19/03/2024
"Czasem fakt, że młoda kobieta postępuje ze swoim dzieckiem zupełnie inaczej, niż to robiła kiedyś jej mama (czy teściowa), ta starsza może traktować jako atak na siebie, akt wrogości. Tymczasem najczęściej to, że młoda kobieta postępuje z dzieckiem inaczej, niż się kiedyś przyjęło, wynika po prostu stąd, że czasy się zmieniają i dzisiejsze sposoby opieki są inne niż niegdysiejsze. Jeśli fakt, że młoda mama karmi piersią, babcia odbiera jako kwestionowanie jej mądrości i doświadczenia (bo sama karmiła butelką i wychowała przecież udane, zdrowe dzieci), to zaczyna wypatrywać inne błędy młodej kobiety, nawet nieświadomie życzyć jej potknięć, bo wtedy uratuje swoją pozycję eksperta. I to jest fatalny kierunek prowadzący do nieufności i rywalizacji.

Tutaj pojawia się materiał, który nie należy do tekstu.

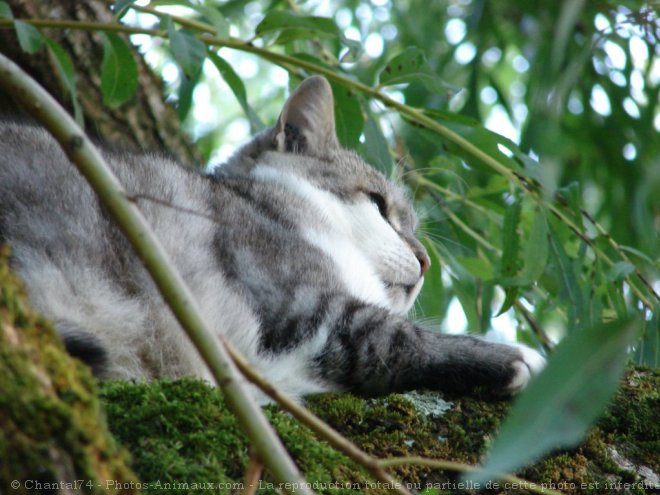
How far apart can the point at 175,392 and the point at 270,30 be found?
160 cm

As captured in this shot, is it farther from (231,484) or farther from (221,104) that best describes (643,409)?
(221,104)

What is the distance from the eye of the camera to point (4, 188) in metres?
2.06

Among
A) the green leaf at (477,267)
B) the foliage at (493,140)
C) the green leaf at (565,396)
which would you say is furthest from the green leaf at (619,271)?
the green leaf at (565,396)

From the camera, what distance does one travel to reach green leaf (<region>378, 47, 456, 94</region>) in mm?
2875

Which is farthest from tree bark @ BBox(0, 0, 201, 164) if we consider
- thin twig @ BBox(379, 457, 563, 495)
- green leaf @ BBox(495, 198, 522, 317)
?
thin twig @ BBox(379, 457, 563, 495)

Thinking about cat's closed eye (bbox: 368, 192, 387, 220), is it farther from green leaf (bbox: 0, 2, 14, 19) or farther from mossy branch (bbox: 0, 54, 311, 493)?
mossy branch (bbox: 0, 54, 311, 493)

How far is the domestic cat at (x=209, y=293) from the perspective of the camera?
78.2 inches

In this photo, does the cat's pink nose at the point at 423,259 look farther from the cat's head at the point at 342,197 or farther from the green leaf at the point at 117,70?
the green leaf at the point at 117,70

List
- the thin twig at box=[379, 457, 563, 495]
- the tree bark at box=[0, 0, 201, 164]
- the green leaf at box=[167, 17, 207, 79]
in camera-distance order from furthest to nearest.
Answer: the tree bark at box=[0, 0, 201, 164] → the green leaf at box=[167, 17, 207, 79] → the thin twig at box=[379, 457, 563, 495]

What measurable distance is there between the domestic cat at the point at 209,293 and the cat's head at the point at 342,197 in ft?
0.59

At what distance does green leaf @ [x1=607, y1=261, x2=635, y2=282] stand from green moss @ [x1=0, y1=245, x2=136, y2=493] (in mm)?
1981

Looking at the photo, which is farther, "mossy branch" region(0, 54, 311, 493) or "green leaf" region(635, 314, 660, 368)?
"green leaf" region(635, 314, 660, 368)

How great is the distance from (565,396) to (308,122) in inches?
87.6

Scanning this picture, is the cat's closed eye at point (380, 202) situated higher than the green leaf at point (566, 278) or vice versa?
the cat's closed eye at point (380, 202)
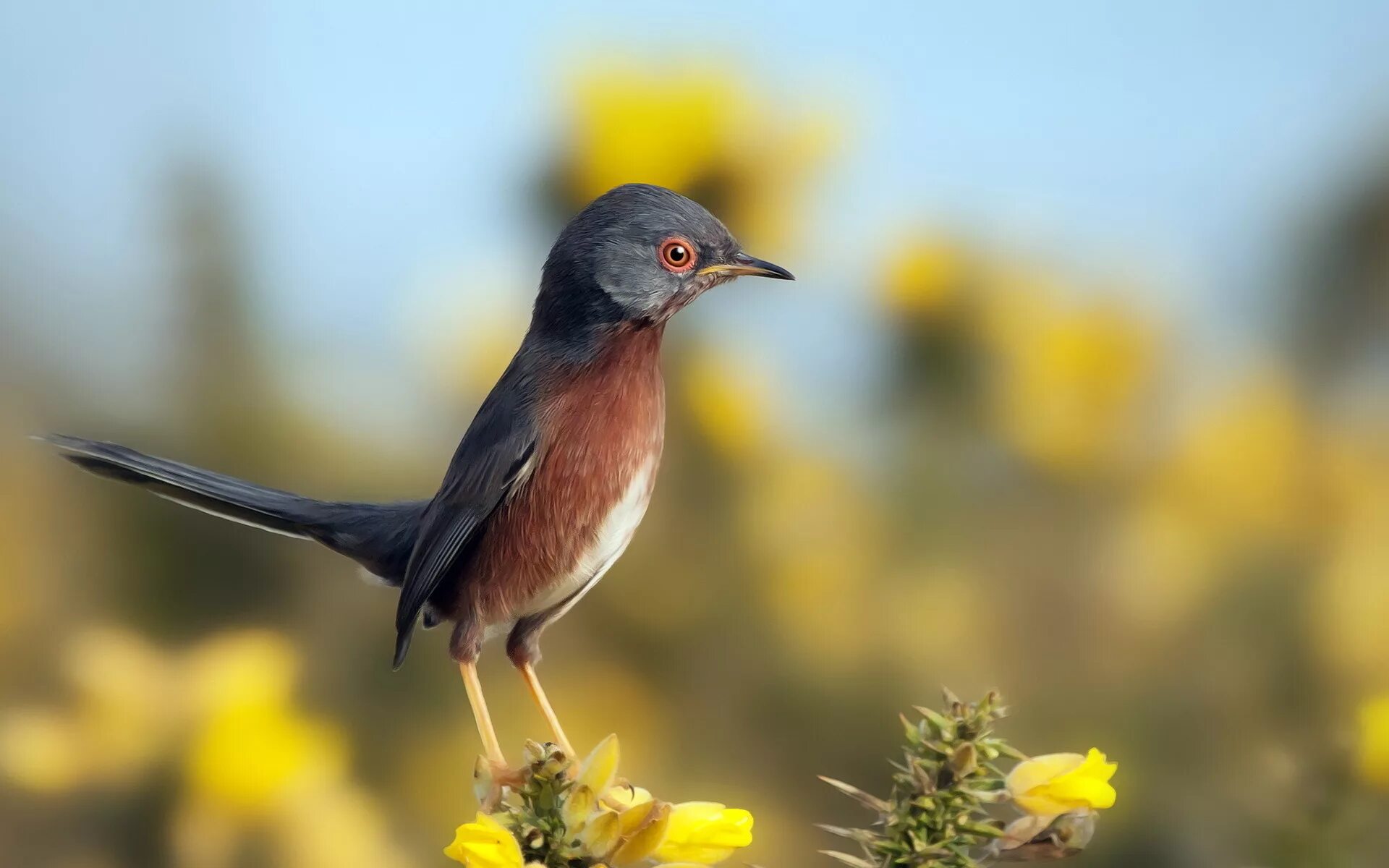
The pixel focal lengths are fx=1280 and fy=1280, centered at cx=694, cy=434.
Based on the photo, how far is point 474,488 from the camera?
2.84 feet

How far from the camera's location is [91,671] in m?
1.08

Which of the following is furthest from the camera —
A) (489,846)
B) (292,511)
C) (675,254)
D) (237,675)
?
(237,675)

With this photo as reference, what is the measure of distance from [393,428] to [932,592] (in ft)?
1.99

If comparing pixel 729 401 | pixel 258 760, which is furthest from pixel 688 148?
pixel 258 760

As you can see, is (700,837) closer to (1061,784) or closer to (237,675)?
(1061,784)

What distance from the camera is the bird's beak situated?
32.9 inches

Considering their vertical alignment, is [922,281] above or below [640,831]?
above

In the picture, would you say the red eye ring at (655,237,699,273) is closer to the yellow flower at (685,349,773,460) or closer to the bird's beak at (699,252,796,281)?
the bird's beak at (699,252,796,281)

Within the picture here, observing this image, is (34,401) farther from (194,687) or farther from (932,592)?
(932,592)

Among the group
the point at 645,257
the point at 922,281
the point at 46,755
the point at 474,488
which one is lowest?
the point at 46,755

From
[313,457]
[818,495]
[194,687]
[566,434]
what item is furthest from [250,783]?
[818,495]

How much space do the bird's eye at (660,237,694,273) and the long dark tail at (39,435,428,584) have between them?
0.28m

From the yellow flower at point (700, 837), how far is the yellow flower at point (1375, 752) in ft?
2.04

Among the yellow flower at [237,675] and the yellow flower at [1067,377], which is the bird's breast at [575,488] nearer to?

Najprościej byłoby, gdyby obie kobiety uznały, że każda z nich opiekowała się swoimi dziećmi najlepiej jak umiała w konkretnych okolicznościach. Kiedyś były takie czasy i takie wymagania, a teraz są inne czasy i inne wymagania. Obie starały się robić jak najlepiej to, czego wymagano, zgodnie ze swoją najlepszą wiedzą. Jeśli młoda kobieta spojrzy na tę starszą ze zrozumieniem, to może rozładować sytuację. A starszej będzie łatwiej, jeśli uzna, że młodsza podaje dziecku sok z żurawin (a nie z marchwi) nie dlatego, by jej zrobić na złość, tylko dlatego, że tak poradził pediatra."